# 0. Imports

In [2]:
import os
import torch
from PIL import Image
from src.dataset_and_loader.loader import get_transform
from src.dataset_and_loader.dataset import RecipeDataset
from src.dataset_and_loader.loader import dataset_loader
from src.model import FusionModel, InfoNCELoss
from src.utils.save import load_model
from src.pipeline import train_and_validate_model
from src.reterival import retrieve
from src.utils.plot import show_image
from src.utils.utils import count_trainable_params, count_total_params
from src.pipeline import encode_texts_in_batches, build_images_in_batches

# 1. Hyperparameters

In [3]:
IMAGE_SIZE = 224
BATCH_SIZE = 16
LEARNING_RATE = 3e-5 #1e-4
TEMPERATURE = 0.05 #0.05
MODEL_PATH = "fusion_model.pth"
device = "mps" if torch.backends.mps.is_available() else "cpu"

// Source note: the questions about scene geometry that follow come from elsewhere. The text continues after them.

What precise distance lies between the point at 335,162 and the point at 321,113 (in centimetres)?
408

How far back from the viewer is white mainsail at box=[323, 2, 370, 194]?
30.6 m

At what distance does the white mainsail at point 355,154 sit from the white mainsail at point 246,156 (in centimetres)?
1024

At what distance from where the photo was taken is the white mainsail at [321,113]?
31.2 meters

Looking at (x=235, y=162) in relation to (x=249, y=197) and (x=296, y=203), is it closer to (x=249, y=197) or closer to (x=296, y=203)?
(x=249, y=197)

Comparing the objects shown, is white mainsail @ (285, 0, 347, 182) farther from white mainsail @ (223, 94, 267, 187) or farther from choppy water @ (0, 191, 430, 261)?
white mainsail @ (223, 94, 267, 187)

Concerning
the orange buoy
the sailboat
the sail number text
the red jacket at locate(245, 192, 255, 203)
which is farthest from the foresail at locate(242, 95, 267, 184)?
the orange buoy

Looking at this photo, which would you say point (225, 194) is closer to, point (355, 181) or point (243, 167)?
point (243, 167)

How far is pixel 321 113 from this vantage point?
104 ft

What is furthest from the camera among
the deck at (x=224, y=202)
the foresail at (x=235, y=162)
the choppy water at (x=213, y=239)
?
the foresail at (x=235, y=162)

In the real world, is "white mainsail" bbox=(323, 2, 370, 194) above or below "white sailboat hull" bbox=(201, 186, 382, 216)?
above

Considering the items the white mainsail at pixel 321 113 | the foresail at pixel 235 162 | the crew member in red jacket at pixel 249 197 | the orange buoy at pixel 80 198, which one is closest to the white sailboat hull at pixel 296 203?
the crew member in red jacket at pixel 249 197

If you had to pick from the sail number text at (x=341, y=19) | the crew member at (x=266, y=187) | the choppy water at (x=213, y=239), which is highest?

# 2. Dataset and DataLoader

In [4]:
base_dir = os.getcwd()
csv_path = os.path.join(base_dir, "data", "Food Ingredients and Recipe Dataset with Image Name Mapping.csv")
image_dir = os.path.join(base_dir, "data", "Food Images")

train_transform, val_transform = get_transform(IMAGE_SIZE)
full_dataset = RecipeDataset(csv_file=csv_path, image_dir=image_dir, transform=train_transform)
train_loader, val_loader = dataset_loader(full_dataset, train_transform, val_transform, BATCH_SIZE)

Train size: 10800, Val size: 2701


# 3. Initializations

In [5]:
model = FusionModel(device=device)
optimizer = torch.optim.Adam(model.parameters(), lr=LEARNING_RATE)
loss_fun = InfoNCELoss(temperature=TEMPERATURE)

In [6]:
model, optimizer, last_epoch = load_model(model, optimizer, path=MODEL_PATH, device=device)

In [7]:
if last_epoch > 1:
    last_epoch += 1
print(f"last epoch: {last_epoch}")

last epoch: 1


In [8]:
print(f"Trainable params: {count_trainable_params(model)}")
print(f"Total params: {count_total_params(model)}")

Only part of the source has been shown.